You are correct to be concerned. You said that you thought she may be lying to the therapist. This may be the case. The problem is that you have no way to know for certain what she tells the therapist. I am unclear about why the therapist would tell her to stay away from you and why and how your presence causes her increased distress.
You may not be able to talk to her therapist because of privacy laws but you can call her therapist and leave her messages. There is no law against you contacting the therapist to offer “your side of the story.” I am not sure how helpful that would be but you do have that option.
Other concerns about your ex-girlfriend’s situation include the fact that she is using drugs and alcohol. She may be cycling as you suspect or she may be having a negative reaction to her usage of drugs. The psychiatric drugs may not work properly if she is using illegal drugs or alcohol. The combination of drugs and alcohol with psychiatric medications can also be dangerous. In addition, it is also possible that the combination of psychiatric medication and the substance abuse is exacerbating her bipolar symptoms.
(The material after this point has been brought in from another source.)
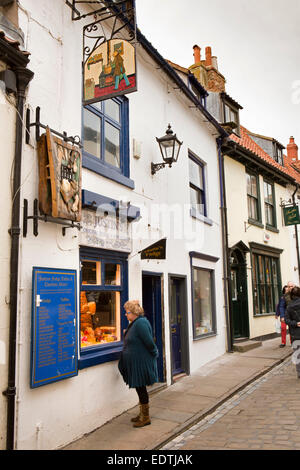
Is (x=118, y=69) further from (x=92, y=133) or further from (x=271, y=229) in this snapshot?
(x=271, y=229)

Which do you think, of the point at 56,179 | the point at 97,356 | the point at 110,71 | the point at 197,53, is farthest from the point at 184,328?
the point at 197,53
The truth is that there is no way to know what is occurring because of her substance abuse. This further complicates the situation.
To answer your specific question, yes, it does seem that she should be seeing her therapist more than one or twice a month. She should also stop marijuana and drinking because these can exacerbate or increase the likelihood of her experiencing bipolar symptoms. The medication may work properly if she were not engaged in substance use.
All that you may be able to do in this situation is to suggest that she get help. If she is not willing to take your advice, then there is little else that you can do. In the meantime, you should try to protect yourself emotionally from this situation and that may mean setting boundaries and limitations with her. This might include, for instance, not seeing her while she is sleeping with another man. You should set these types of boundaries with her for your own psychological health. If you have difficulty knowing how to set boundaries and limitations with her, it might be beneficial to you to see a therapist. A therapist can teach you how to insulate yourself from your girlfriend’s instability. I hope this helps. Let me know how things work out.